• **What is expected**: The response must consist of the complete listing below, reproduced without alteration.

*** Opening Supplied material ***

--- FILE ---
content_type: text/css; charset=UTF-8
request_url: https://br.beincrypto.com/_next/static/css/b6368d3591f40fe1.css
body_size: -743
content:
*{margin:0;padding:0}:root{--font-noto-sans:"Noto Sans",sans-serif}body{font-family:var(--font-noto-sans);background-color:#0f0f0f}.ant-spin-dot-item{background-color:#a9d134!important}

*** Closing Supplied material ***

• **Result of the task**:
--- FILE ---
content_type: text/css; charset=UTF-8
request_url: https://br.beincrypto.com/_next/static/css/b6368d3591f40fe1.css
body_size: -743
content:
*{margin:0;padding:0}:root{--font-noto-sans:"Noto Sans",sans-serif}body{font-family:var(--font-noto-sans);background-color:#0f0f0f}.ant-spin-dot-item{background-color:#a9d134!important}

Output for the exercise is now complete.